Among the most stunning spots in the hills is the Alfred Nicholas Memorial Gardens, with its towering mountain ash trees and other exotic and native vegetation.
The garden is named after Alfred Nicholas, who with brother George developed the Aspro painkiller formula, after he bought the land in 1929 and started turning it into what it is today. Alfred died in 1937 and the property had many ownership changes after, falling into disrepair before being taken over by Parks Victoria.
Today, the winding walking paths that lead down to a spectacular ornamental lake and boathouse are easy to navigate for most people.
It's about 700m to the lake, but there are two options - take the stairs (which is a bit steeper), or the road with its gentle slope.
The lake is the picture-perfect picnic spot, surrounded by waterfalls, water features and greenery.
For just a look around, give yourself about an hour to meander through.
And don't worry if you don't pack a picnic, because next to the gardens is Burnham Beeches, the historic property now owned by celebrity chef Shannon Bennett and business partner Adam Garrisson.
Their vision for the whole site is nothing short of extraordinary, and consists of the Piggery Cafe, a rustic but modern place with views of the property.
Grab breakfast or lunch, or have a coffee with a selection from their cakes and baguettes inside.
But don't fill up too much because there is another garden gem not too far away that is blooming.
Olinda's Coonara Springs continues to transform into a destination that offers something for everyone.
The 123-year-old, 2.8ha estate - which overlooks the Silvan Dam and Yarra Valley - reopened earlier this year after a three-year makeover thanks to new owners Adam and Sally Whitford.
Over summer, they've added live music in the garden on weekends, featuring local acts in genres from jazz to acoustic rock.
Enjoy the sun while relaxing at a table with a glass of wine and a choice of grazing platters - from the meze featuring house-made turkish bread and hummus, labna and eggplant dips, to the more substantial portuguese chicken.
There are bigger communal tables for groups, couches for an even more relaxed afternoon, and all are serviced with a smile.
Then for more outdoor delights, take a quick drive down the road to Cloudehill Gardens.
The gardens started as a flower farm run by the Woolrich family for about 100 years. When Jim Woolrich died in 1991, current owner Jeremy Francis took over and started work on Cloudehill the next year.
And he hasn't stopped. His passion and dedication to the garden is clear.
From the dwarf kalmia that Jeremy says is the only specimen in Australia, to the magnificent maples and many types of borders , the garden is designed to have something on show year-round.

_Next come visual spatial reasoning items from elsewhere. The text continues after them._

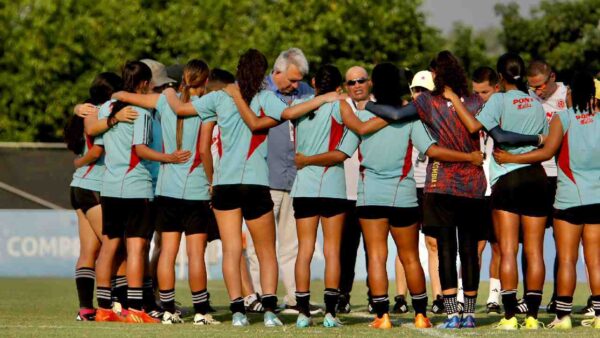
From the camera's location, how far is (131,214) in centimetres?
1252

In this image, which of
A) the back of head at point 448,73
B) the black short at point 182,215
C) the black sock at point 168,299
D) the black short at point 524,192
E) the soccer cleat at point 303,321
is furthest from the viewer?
the black sock at point 168,299

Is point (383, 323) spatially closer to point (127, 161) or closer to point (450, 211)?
point (450, 211)

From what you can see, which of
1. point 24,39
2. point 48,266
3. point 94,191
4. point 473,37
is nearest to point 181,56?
point 24,39

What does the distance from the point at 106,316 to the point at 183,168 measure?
5.05 ft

There are art pieces dotted around, including artist Graeme Foote's Eminent Australian Women series featuring notable females like Dame Elisabeth Murdoch and Stephanie Alexander.
With a nursery and restaurant also there, it's easy to while away a few hours.
For theatre and music lovers, there are regular events in the gardens, including OZACT performing Shakespeare's Macbeth on December 30 and New Year's Eve.
For a change of pace as you round out the day, take a tranquil walk through William Ricketts Sanctuary in nearby Mt Dandenong.
The 10ha site features a 1.7ha outdoor gallery with more than 90 clay sculptures made by Ricketts and incorporated into the forest of mountain ash trees, ferns and other amazing vegetation.
His work, inspired by his visits to Central Australia and India, reflects on his feelings about nature, people and the earth.
You can walk around the sanctuary by yourself, or hire an audio guide that features recordings from Ricketts.
Whether it's for some history, some entertainment or just some fresh air - the Dandenong Ranges will leave you feeling replenished.